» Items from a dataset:
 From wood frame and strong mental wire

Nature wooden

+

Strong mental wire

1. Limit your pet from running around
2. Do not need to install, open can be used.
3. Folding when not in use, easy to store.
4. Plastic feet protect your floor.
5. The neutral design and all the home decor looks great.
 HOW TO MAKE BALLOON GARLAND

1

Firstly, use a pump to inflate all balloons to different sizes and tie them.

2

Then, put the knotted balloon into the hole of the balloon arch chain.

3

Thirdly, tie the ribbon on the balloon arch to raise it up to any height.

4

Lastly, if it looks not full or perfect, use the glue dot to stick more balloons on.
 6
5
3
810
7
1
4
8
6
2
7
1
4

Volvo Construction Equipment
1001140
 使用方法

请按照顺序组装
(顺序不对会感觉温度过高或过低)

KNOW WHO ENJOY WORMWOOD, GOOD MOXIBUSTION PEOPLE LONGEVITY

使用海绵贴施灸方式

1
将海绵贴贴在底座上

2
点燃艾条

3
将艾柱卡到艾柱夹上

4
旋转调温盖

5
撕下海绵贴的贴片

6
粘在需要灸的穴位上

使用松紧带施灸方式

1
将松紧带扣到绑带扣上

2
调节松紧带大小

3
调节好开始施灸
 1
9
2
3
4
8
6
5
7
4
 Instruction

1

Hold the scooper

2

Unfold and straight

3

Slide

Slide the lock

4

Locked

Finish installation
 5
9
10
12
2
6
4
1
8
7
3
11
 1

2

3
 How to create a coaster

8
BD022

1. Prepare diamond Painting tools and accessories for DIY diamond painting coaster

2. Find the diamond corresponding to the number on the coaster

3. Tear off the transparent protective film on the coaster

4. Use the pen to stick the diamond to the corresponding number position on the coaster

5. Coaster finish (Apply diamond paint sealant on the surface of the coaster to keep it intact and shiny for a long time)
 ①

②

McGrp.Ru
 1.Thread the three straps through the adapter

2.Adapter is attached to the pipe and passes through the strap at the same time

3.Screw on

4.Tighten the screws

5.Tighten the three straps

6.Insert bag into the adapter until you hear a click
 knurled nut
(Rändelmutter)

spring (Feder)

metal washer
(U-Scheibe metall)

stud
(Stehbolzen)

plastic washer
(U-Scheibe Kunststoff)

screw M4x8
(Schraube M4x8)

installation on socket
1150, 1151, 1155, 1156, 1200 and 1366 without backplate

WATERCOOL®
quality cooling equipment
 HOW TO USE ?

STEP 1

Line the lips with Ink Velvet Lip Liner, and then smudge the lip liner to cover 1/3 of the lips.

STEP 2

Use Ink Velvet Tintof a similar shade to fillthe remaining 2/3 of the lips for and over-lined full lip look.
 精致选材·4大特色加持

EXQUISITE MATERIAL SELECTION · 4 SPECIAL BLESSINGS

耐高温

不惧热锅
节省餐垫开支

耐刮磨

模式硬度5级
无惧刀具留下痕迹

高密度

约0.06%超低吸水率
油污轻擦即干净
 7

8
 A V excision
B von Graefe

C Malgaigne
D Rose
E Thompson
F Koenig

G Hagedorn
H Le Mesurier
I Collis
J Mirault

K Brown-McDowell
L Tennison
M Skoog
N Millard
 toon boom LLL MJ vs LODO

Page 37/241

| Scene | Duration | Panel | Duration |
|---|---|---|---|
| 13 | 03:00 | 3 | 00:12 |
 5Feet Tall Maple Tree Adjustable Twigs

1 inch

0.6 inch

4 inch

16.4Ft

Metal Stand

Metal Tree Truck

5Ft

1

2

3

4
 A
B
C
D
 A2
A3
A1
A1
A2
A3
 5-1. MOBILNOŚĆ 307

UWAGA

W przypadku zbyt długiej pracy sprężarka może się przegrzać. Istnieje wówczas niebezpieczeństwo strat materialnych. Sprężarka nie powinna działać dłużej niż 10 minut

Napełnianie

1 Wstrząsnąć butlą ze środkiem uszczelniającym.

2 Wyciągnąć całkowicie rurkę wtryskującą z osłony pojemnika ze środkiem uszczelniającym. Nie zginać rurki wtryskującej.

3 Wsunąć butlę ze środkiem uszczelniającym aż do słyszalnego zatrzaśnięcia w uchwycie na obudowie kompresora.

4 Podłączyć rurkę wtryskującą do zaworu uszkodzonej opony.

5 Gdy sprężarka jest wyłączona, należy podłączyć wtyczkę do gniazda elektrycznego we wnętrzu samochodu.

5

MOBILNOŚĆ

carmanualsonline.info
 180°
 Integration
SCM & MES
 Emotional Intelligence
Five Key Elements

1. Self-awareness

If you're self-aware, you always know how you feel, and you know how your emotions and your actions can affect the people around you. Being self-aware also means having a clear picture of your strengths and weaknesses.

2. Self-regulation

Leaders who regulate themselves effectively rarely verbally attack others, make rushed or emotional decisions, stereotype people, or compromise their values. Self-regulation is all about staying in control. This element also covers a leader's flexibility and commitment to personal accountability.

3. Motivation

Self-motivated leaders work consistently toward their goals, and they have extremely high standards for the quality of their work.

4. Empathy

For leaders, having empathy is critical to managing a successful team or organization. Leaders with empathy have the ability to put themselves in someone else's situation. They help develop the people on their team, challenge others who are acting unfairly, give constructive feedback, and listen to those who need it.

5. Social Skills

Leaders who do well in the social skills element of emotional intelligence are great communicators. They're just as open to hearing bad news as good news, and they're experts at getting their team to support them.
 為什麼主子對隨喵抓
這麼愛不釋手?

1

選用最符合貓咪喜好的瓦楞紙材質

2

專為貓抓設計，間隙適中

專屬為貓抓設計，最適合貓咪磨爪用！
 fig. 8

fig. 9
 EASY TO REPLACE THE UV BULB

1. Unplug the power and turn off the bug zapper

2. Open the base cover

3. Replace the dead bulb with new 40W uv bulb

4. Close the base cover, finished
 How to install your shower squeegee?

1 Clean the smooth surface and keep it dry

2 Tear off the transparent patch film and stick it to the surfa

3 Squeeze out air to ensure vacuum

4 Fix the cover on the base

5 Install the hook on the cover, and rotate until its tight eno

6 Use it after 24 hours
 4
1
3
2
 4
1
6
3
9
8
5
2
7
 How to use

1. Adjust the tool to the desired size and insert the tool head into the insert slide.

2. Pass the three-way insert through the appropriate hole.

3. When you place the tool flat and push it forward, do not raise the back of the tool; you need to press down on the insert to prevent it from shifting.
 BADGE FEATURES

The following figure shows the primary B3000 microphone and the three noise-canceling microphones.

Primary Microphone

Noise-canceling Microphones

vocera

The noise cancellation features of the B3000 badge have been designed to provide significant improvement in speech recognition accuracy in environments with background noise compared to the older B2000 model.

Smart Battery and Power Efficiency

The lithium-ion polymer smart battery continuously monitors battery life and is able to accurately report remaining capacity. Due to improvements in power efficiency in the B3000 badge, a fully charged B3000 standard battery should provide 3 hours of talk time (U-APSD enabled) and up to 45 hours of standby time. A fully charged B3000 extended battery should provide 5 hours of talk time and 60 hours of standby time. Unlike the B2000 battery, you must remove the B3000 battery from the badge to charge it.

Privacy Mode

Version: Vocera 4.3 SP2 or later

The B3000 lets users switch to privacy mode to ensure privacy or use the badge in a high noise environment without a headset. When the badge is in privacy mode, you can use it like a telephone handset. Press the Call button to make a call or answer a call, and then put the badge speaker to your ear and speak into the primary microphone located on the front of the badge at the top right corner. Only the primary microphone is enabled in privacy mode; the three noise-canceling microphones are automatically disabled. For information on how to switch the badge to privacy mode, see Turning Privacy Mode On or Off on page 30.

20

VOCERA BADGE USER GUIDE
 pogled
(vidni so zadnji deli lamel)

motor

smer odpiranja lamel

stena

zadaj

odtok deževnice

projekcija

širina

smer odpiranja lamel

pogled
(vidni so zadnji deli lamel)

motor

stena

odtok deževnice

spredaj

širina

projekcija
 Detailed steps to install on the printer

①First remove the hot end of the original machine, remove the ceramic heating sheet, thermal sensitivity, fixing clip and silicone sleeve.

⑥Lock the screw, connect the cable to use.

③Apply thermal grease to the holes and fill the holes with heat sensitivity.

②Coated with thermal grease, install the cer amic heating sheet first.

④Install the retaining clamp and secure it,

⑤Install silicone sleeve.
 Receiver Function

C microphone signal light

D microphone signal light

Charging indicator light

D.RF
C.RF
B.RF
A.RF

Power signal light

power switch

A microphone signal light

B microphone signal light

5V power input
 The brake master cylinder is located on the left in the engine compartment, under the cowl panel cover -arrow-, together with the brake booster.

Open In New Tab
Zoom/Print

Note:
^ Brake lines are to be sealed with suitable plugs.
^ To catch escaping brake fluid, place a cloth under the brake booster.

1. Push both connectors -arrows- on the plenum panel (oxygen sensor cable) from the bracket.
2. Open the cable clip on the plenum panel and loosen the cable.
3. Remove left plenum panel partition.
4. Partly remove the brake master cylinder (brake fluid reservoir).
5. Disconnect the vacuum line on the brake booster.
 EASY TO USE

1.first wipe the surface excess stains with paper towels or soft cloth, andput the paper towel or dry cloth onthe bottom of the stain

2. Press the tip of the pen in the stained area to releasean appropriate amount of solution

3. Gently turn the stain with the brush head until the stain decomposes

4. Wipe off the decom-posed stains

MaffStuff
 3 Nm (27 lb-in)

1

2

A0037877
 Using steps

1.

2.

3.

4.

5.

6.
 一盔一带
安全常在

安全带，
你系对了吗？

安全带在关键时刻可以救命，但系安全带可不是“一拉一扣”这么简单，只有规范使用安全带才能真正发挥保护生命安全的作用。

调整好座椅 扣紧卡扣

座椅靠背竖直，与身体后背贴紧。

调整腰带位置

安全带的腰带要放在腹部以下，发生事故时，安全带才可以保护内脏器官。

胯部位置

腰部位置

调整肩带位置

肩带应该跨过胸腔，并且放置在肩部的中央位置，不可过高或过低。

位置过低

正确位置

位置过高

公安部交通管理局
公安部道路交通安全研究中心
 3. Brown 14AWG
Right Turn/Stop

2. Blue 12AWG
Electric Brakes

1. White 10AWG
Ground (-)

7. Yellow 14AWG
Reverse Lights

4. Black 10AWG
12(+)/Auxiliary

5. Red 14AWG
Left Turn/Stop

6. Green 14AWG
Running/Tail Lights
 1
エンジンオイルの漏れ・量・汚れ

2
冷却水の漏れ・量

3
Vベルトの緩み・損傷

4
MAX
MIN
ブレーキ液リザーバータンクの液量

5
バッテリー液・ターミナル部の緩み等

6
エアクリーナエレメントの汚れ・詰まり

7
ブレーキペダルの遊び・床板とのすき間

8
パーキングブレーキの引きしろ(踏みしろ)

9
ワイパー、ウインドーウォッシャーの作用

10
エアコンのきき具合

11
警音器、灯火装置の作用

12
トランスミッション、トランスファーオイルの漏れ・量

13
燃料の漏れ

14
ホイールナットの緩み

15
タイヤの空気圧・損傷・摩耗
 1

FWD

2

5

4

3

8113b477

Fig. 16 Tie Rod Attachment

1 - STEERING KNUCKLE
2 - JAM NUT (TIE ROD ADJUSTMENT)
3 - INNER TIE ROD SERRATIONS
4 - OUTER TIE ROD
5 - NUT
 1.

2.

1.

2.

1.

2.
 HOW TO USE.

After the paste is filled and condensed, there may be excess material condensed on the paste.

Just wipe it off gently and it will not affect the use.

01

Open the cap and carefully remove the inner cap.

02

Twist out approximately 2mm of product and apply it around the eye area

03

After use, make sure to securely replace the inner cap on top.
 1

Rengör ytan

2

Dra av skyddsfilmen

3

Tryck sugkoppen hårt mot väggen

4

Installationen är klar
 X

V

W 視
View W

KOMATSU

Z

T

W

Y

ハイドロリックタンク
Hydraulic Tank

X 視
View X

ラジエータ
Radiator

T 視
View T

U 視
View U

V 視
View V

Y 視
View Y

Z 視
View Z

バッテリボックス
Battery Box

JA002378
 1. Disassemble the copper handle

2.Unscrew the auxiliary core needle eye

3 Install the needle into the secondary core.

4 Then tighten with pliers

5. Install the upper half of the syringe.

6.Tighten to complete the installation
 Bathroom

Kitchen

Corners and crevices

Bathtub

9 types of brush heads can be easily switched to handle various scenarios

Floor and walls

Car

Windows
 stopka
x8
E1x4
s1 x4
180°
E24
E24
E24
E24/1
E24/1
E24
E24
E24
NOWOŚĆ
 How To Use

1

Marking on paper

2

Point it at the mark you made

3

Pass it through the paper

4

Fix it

» WHAT THE TASK ASKS:
Up to and including the line with "Lastly, if it", transcribe the entries above exactly, starting from their first line.

» WRITTEN RESPONSE:
 From wood frame and strong mental wire

Nature wooden

+

Strong mental wire

1. Limit your pet from running around
2. Do not need to install, open can be used.
3. Folding when not in use, easy to store.
4. Plastic feet protect your floor.
5. The neutral design and all the home decor looks great.
 HOW TO MAKE BALLOON GARLAND

1

Firstly, use a pump to inflate all balloons to different sizes and tie them.

2

Then, put the knotted balloon into the hole of the balloon arch chain.

3

Thirdly, tie the ribbon on the balloon arch to raise it up to any height.

4

Lastly, if it looks not full or perfect, use the glue dot to stick more balloons on.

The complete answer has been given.